$30
ECE 565
Assignment #3
Submit instructions: Submit a file named hw3_writeup.pdf to your Sakai drop box.
1. Programming Models. For the following code, identify variables that are read-only,
read/write non-conflicting, and read-write conflicting, if we consider parallelizing the “for i"
loop only or if we consider parallelizing the “for j” loop only. In the code, the function
‘ceil(arg)’ returns the integer ceiling of the passed argument.
float product;
int i, j, N, sum;
int data_array[N];
int data_gridX[N][N], data_gridY[N][N];
float measurement[N];
for (i=1; i<N; i++) {
product = 1;
for (j=1; j<N; j++) {
product = product * sum * measurement[j]
measurement[ceil(product)]++;
if ((i-j) >= 0)
data_gridX[i-j][j] = data_gridX[i-j][j] * 2;
if ((j-i) >= 0)
data_gridY[i][j-i] = data_gridY[i][j-i] / 4;
}
sum = sum + data_array[i] + product;
}
2. Code Analysis for Parallel Task Identification.
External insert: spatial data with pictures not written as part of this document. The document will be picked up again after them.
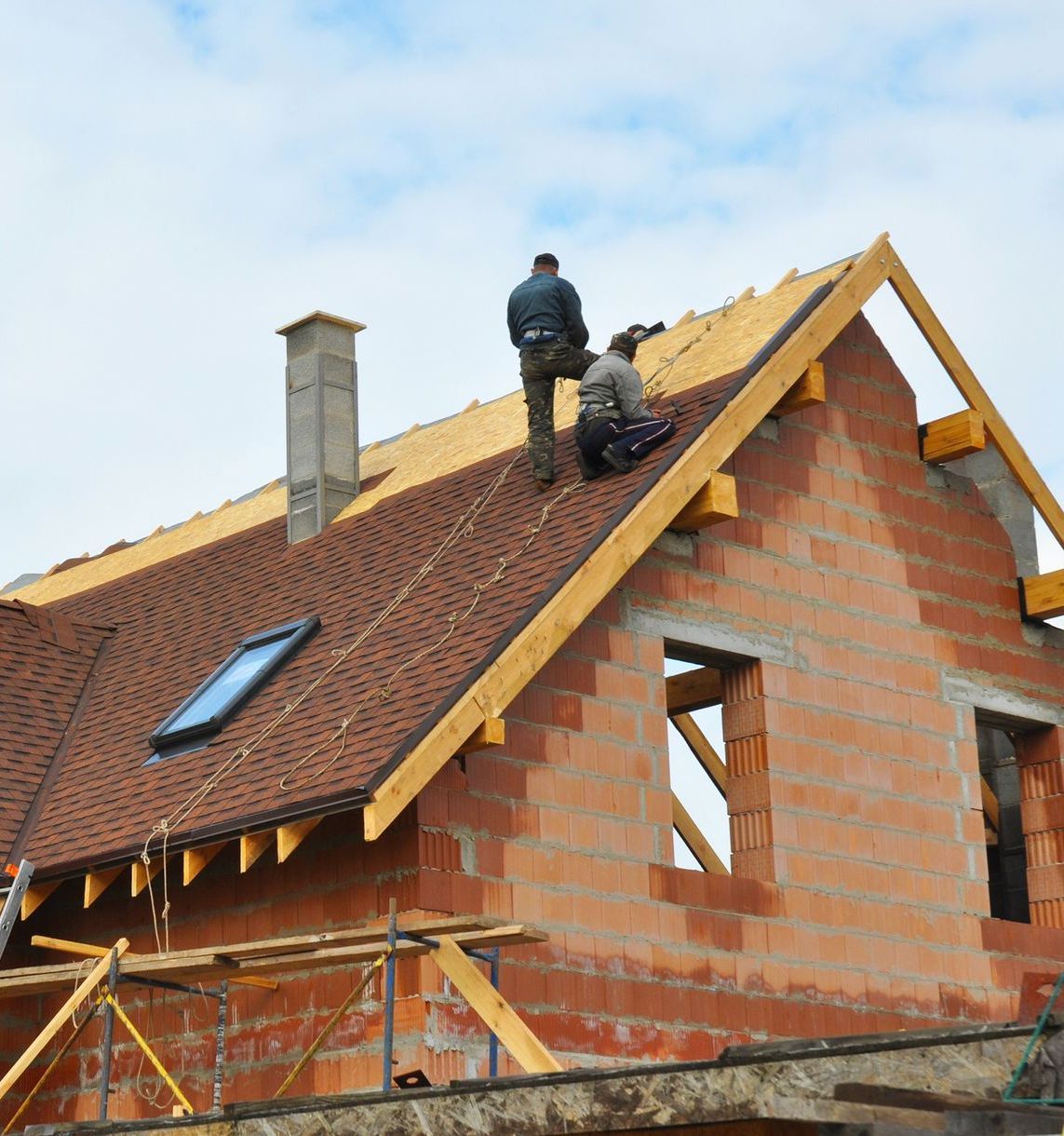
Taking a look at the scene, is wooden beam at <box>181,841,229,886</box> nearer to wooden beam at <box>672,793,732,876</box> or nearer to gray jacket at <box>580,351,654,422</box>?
gray jacket at <box>580,351,654,422</box>

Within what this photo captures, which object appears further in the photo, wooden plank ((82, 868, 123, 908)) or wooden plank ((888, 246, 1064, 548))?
wooden plank ((888, 246, 1064, 548))

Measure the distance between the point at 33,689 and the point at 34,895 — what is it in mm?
3537

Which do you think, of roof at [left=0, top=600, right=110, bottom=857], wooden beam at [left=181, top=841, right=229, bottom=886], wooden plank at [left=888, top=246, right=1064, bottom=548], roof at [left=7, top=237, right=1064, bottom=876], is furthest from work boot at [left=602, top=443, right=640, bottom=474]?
roof at [left=0, top=600, right=110, bottom=857]

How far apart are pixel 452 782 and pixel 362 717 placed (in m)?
0.74

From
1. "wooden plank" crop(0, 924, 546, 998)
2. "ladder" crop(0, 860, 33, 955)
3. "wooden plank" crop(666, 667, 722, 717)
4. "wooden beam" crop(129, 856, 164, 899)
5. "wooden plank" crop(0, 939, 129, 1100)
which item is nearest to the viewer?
"wooden plank" crop(0, 924, 546, 998)

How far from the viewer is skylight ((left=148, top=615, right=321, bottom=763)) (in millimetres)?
14719

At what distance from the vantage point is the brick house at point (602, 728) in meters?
12.9

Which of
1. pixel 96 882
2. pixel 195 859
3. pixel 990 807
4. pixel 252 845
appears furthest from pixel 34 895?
pixel 990 807

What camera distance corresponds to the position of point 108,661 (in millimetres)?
18188

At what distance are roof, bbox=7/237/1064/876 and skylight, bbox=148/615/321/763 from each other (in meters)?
0.12

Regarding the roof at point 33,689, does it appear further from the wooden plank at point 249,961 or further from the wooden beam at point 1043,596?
the wooden beam at point 1043,596

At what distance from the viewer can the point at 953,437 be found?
653 inches

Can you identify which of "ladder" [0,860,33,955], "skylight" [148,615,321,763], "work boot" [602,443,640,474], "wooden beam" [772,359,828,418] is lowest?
"ladder" [0,860,33,955]

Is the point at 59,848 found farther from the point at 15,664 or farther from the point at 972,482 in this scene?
the point at 972,482
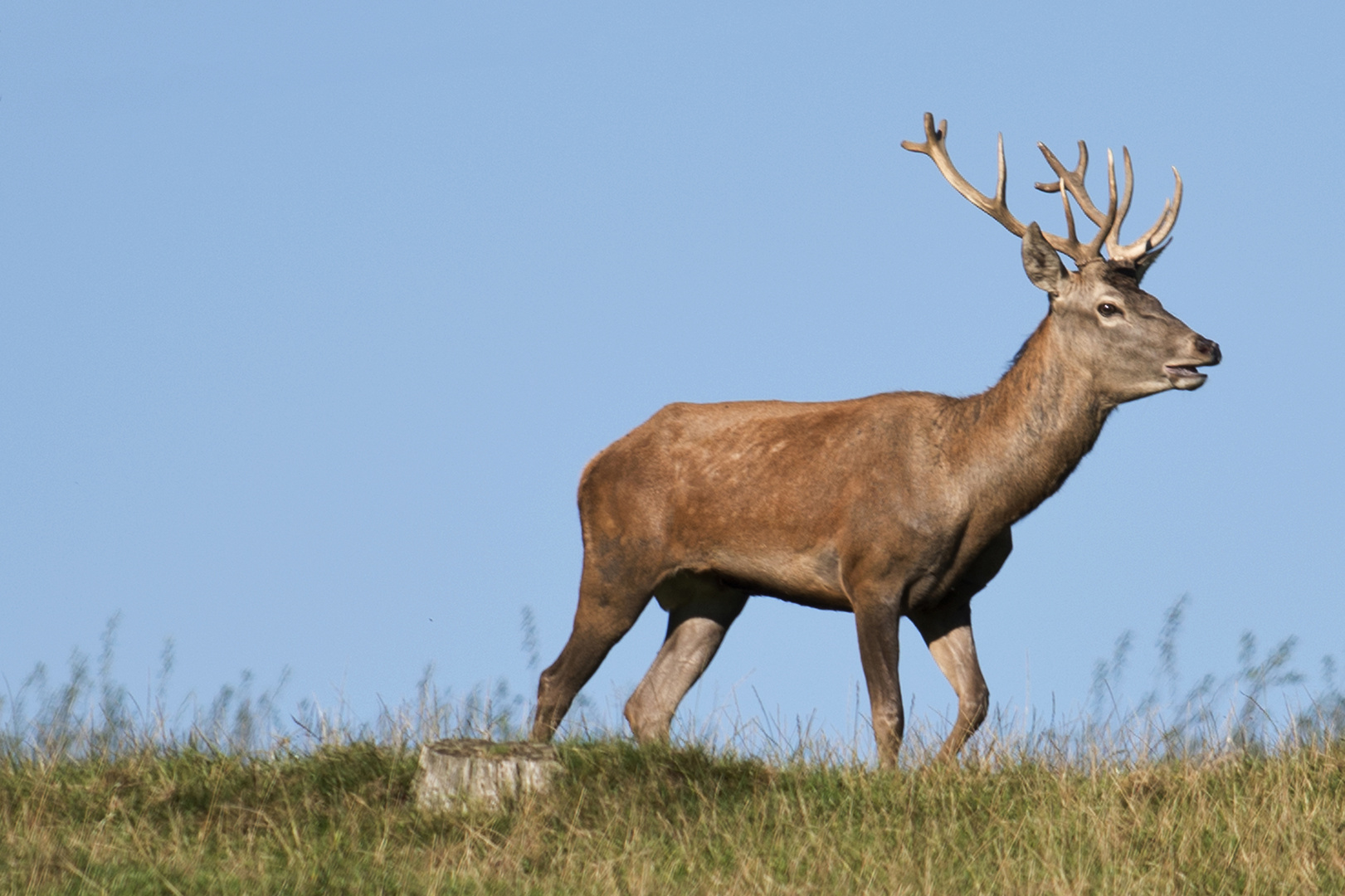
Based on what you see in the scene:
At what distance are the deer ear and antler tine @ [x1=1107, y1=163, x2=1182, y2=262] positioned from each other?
64cm

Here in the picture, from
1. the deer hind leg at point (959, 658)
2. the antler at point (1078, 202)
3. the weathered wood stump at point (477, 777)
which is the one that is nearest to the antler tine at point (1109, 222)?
the antler at point (1078, 202)

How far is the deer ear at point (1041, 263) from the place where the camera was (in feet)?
28.8

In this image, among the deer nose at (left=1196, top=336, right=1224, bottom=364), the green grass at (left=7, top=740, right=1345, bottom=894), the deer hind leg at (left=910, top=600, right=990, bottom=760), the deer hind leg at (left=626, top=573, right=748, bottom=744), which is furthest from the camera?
the deer hind leg at (left=626, top=573, right=748, bottom=744)

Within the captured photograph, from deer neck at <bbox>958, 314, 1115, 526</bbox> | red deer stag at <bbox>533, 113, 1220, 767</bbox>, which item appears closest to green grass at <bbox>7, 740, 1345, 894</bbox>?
red deer stag at <bbox>533, 113, 1220, 767</bbox>

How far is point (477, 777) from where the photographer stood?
718cm

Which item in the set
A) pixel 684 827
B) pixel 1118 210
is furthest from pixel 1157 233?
pixel 684 827

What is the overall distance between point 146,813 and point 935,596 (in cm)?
396

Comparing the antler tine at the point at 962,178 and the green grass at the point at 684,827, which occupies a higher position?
the antler tine at the point at 962,178

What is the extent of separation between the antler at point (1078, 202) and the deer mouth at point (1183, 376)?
2.86ft

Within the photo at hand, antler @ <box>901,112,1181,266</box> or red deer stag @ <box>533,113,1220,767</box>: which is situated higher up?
antler @ <box>901,112,1181,266</box>

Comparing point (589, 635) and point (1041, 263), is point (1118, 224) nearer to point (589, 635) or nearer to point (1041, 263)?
point (1041, 263)

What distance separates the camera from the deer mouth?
840 cm

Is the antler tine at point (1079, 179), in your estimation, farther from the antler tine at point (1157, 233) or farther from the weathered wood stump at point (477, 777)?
the weathered wood stump at point (477, 777)

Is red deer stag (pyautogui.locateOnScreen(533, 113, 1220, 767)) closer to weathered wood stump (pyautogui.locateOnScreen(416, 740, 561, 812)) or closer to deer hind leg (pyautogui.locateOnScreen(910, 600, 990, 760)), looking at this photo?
deer hind leg (pyautogui.locateOnScreen(910, 600, 990, 760))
For the code shown below, analyze the
loop-carried data dependencies in order to answer each question about the presence of
independent, parallel tasks. To help answer the questions, you may want to list out the data
dependencies and/or draw the LDG. If you show your work (on the front or back of this
page), and how you arrived at each answer, you may receive some partial credit if the final
answer is not correct.
...
for (i=1; i<N; i++) {
for (j=N-3; j>0; j--) {
S1: b[i][j] = b[i][j+2] + a[i][j];
S2: a[i][j] = a[i][j] + a[i-1][j] + a[i+1][j];
}
}
...
(a) Is each “for i" loop iteration an independent parallel task (i.e. DOALL parallelism)?
(b) Is each “for j” loop iteration an independent parallel task?
(c) Assume that we change the loop structure to traverse across the diagonals or antidiagonals (i.e. as in chart 9 of the shared memory programming slides), and then traverse
each node within the diagonal or anti-diagonal in the inner loop. Is the update of each
node along a diagonal an independent parallel task? Is the update of each node along an
anti-diagonal an independent parallel task?
(d) Other than any identified in parts (a) – (c) are there any other parallel tasks that you can
identify? If so, describe this available parallelism.
3. Code Profiling & Performance Counters. In this problem, you will work with a (most
likely new to you) existing code base to identify the functions which dominate execution time,
calculate theoretical possible speedups, and extract various metrics using performance counters.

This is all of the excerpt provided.